• Short problem A:
Quote the AgentBench instructions word for word, starting with "Read suite_version from" and going on through "(if inputs/ exists)".
• Short problem B:
According to the AgentBench instructions, in what format is the run ID generated from the current timestamp?

# START OF Quoted text

AgentBench for OpenClaw

Benchmark your OpenClaw agent's general capabilities across 40 real-world tasks spanning 7 domains.

Commands

When the user says any of these, follow the corresponding instructions:

Flags are combinable: /benchmark --fast --suite research

Read task.yaml files from the tasks/ directory in this skill:

tasks/{suite-name}/{task-name}/task.yaml

Each task.yaml contains: name, id, suite, difficulty, mode, user_message, input_files, expected_outputs, expected_metrics, scoring weights.

Filter by --suite or --task if specified. If --fast is set and --task is not, filter to only tasks where difficulty is "easy" or "medium".

Profile is "fast" if --fast was specified, otherwise "full".

List discovered tasks with count and suites.

Generate a run ID from the current timestamp: YYYYMMDD-HHmmss

Read suite_version from skill.json in this skill directory.

Create the results directory:

agentbench-results/{run-id}/

Announce: Starting AgentBench run {run-id} | Profile: {profile} | Suite version: {suite_version} | Tasks: {count}

For each task:

Set up workspace:
- Create /tmp/agentbench-task-{task-id}/ as workspace
- Copy input files from tasks/{suite}/{task}/inputs/ to the workspace (if inputs/ exists)

# END OF Quoted text
# START OF Given material

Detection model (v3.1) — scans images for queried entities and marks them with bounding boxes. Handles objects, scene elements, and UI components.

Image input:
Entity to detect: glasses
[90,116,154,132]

# END OF Given material

• Response A:
Read suite_version from skill.json in this skill directory.

Create the results directory:

agentbench-results/{run-id}/

Announce: Starting AgentBench run {run-id} | Profile: {profile} | Suite version: {suite_version} | Tasks: {count}

For each task:

Set up workspace:
- Create /tmp/agentbench-task-{task-id}/ as workspace
- Copy input files from tasks/{suite}/{task}/inputs/ to the workspace (if inputs/ exists)

• Response B:
YYYYMMDD-HHmmss